*** 抜粋テキスト
診療内容

白内障手術症例集
多焦点眼内レンズ

練馬区40代女性 白内障手術症例㊱(外傷性白内障・片眼:乱視用3焦点型多焦点レンズ:パンオプティクストーリック)

  • 術前

    右眼
    遠見:0.9p(1.2)

    左眼
    遠見:0.2(n.c.)

  • 術後

    右眼
    手術なし

    左眼
    遠見:1.2(1.5p)
    近見:1.0(1.5)

他院にて片眼の外傷性白内障を指摘され、手術目的にて初診された方です。高校生の頃に交通外傷に遭われ9年前から左眼の外傷性白内障を指摘されていたとのことですが、強い前嚢線維化と後嚢下混濁を認め、視力0.2(矯正不能)に低下しておりました。白内障のほかにも左眼のみ強い角膜乱視を認め、原因は不明ですが片眼性であることからこちらも外傷の影響が疑われました。
まだ40代ということもあり老眼鏡使用には抵抗があるとのことで、当初より先進医療保険を利用した多焦点レンズでの手術をご希望されていました。乱視が強いため乱視矯正効果に安定感のあるアクティブフォーカス・トーリックでの手術を予定しましたが、手術予定日の2週間ほど前に当院が3焦点レンズであるパンオプティクス(PanOptix)の先行使用施設に認定されたとの案内があったため、こちらから選択肢が増えたことを連絡させていただき再度ご相談となりました。
もともと10月末に3焦点レンズが発売される旨は事前にお話していたのですが、それまで見えない状態は耐え難いととのことで、2焦点レンズで早めの手術を希望されていました。外傷性白内障は進みだすと進行が早いため、術者としては安全なうちに早めに手術したいのですが、当初の予定よりも早く3焦点レンズであるパンオプティクス(PanOptix)での手術が可能ならばと延期しての手術となりました。
******
*** データ
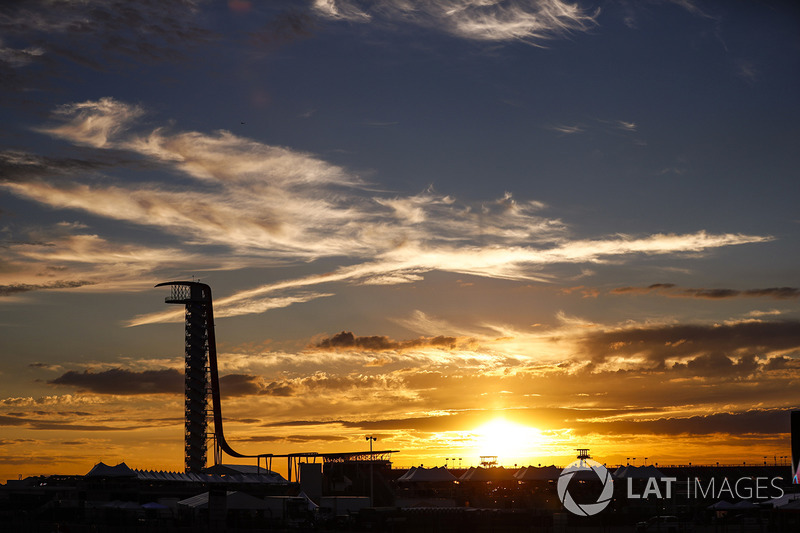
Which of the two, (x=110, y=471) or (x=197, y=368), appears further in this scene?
(x=197, y=368)

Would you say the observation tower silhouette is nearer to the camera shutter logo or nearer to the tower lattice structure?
the tower lattice structure

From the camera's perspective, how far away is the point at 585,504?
336 ft

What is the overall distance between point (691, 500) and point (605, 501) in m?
20.9

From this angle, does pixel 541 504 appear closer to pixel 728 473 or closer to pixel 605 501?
pixel 605 501

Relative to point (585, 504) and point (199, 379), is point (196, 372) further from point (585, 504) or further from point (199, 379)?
point (585, 504)

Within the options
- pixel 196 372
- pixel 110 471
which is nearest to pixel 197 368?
pixel 196 372

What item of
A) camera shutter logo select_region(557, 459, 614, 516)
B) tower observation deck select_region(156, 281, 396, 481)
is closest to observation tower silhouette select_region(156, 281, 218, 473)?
tower observation deck select_region(156, 281, 396, 481)

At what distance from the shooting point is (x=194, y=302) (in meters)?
140

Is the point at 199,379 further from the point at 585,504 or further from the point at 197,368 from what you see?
the point at 585,504

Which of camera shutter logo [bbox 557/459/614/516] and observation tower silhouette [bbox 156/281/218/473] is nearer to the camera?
camera shutter logo [bbox 557/459/614/516]

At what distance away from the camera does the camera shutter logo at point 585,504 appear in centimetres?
9775

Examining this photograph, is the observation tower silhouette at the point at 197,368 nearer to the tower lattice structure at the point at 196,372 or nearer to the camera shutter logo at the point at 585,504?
the tower lattice structure at the point at 196,372

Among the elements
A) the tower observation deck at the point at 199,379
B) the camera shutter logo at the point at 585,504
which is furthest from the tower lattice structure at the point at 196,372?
the camera shutter logo at the point at 585,504

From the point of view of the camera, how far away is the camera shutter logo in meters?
97.8
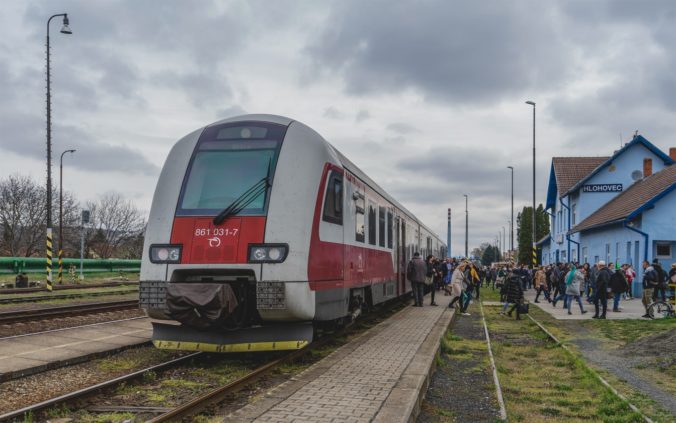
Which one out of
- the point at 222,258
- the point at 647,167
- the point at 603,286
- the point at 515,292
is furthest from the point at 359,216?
the point at 647,167

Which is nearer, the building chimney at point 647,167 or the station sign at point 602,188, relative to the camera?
the building chimney at point 647,167

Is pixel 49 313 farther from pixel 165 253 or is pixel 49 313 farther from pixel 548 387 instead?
pixel 548 387

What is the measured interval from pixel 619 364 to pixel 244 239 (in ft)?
21.3

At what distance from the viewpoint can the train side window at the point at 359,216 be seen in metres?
11.7

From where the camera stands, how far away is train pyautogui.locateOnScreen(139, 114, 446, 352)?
8.59 metres

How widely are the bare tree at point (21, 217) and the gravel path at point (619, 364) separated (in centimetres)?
4914

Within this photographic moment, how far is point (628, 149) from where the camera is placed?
37812 mm

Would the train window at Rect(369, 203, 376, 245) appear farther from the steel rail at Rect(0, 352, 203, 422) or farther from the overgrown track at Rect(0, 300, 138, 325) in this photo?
the overgrown track at Rect(0, 300, 138, 325)

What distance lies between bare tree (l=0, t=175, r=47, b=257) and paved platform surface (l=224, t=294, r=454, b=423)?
1964 inches

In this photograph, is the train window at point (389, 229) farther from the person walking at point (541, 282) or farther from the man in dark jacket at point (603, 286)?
the person walking at point (541, 282)

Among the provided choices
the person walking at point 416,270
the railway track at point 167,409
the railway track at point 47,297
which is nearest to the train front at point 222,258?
the railway track at point 167,409

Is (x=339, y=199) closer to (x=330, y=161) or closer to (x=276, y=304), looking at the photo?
(x=330, y=161)

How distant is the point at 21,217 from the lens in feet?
187

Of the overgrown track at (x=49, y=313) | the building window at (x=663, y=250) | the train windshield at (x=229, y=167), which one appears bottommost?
the overgrown track at (x=49, y=313)
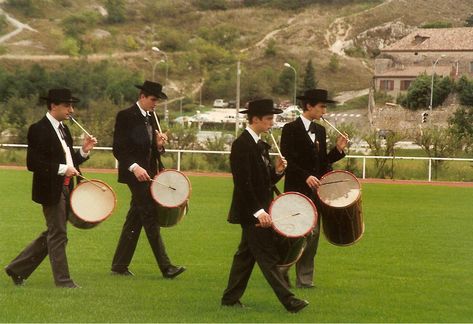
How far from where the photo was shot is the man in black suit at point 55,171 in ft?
34.3

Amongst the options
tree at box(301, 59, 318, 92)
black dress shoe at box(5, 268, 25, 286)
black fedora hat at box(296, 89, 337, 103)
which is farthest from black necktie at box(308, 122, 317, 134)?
tree at box(301, 59, 318, 92)

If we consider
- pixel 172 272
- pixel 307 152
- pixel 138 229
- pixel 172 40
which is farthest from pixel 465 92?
pixel 307 152

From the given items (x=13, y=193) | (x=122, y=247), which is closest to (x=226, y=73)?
(x=13, y=193)

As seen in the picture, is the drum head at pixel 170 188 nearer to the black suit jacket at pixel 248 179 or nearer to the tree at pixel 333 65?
the black suit jacket at pixel 248 179

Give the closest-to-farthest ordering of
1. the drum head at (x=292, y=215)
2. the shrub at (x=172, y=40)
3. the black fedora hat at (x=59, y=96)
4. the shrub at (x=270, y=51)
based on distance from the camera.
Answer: the drum head at (x=292, y=215)
the black fedora hat at (x=59, y=96)
the shrub at (x=270, y=51)
the shrub at (x=172, y=40)

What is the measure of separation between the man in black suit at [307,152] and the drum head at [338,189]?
106 millimetres

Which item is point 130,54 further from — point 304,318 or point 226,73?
point 304,318

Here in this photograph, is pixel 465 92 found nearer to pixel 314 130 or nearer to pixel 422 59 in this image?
pixel 422 59

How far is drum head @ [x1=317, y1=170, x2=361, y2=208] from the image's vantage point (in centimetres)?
1067

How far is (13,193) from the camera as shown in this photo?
929 inches

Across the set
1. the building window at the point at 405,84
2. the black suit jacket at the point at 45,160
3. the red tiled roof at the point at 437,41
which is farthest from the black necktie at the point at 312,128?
the red tiled roof at the point at 437,41

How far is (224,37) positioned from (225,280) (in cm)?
13678

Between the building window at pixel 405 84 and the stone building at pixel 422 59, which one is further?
the stone building at pixel 422 59

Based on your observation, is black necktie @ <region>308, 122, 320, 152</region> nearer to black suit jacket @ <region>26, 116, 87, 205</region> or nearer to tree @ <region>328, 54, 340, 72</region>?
black suit jacket @ <region>26, 116, 87, 205</region>
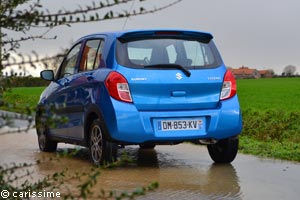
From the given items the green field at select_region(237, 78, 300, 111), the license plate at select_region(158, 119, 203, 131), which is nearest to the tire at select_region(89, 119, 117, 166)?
the license plate at select_region(158, 119, 203, 131)

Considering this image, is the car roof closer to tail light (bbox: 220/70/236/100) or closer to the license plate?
tail light (bbox: 220/70/236/100)

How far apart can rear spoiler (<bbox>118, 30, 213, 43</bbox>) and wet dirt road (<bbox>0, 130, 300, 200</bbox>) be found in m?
1.49

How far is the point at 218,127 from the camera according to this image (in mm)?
7746

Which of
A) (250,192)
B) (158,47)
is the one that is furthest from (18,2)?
(158,47)

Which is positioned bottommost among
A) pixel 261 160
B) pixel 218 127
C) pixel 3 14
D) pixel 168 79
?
pixel 261 160

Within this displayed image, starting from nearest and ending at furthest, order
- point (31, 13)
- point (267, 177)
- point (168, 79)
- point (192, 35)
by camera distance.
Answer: point (31, 13), point (267, 177), point (168, 79), point (192, 35)

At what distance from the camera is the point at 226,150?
8172mm

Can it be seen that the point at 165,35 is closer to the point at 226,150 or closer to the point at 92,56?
the point at 92,56

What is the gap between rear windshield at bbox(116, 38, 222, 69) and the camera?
7770mm

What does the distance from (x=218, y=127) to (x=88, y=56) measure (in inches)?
81.7

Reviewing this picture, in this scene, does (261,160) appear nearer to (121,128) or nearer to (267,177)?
(267,177)

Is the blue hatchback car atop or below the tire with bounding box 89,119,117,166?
atop

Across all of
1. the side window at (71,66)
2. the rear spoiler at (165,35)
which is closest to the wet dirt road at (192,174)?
the side window at (71,66)

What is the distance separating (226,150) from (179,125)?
91cm
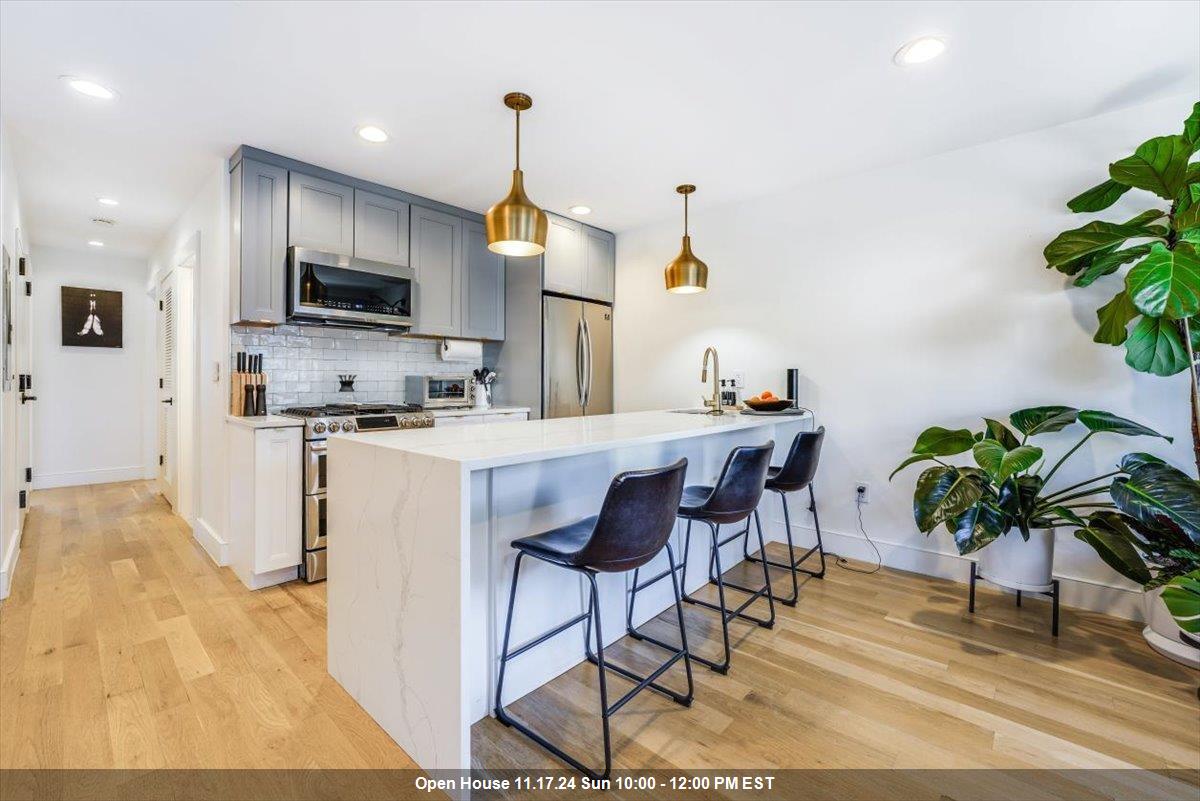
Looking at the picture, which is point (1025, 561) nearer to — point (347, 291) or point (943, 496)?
point (943, 496)

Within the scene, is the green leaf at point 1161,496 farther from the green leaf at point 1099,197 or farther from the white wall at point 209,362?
the white wall at point 209,362

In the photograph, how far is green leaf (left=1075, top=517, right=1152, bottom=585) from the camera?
215 cm

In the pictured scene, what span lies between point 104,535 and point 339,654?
10.3ft

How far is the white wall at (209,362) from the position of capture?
3.16 m

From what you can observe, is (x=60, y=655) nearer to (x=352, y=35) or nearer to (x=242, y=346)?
(x=242, y=346)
******
__課題の指示__
白内障手術の症例紹介の文章から、「まだ40代ということもあり老」で始まり「だき再度ご相談となりました。」に至るまでの部分を、一字も変えずに抜き出してください。 ここでは記録を参照する必要はありません。

__課題の出力__
まだ40代ということもあり老眼鏡使用には抵抗があるとのことで、当初より先進医療保険を利用した多焦点レンズでの手術をご希望されていました。乱視が強いため乱視矯正効果に安定感のあるアクティブフォーカス・トーリックでの手術を予定しましたが、手術予定日の2週間ほど前に当院が3焦点レンズであるパンオプティクス(PanOptix)の先行使用施設に認定されたとの案内があったため、こちらから選択肢が増えたことを連絡させていただき再度ご相談となりました。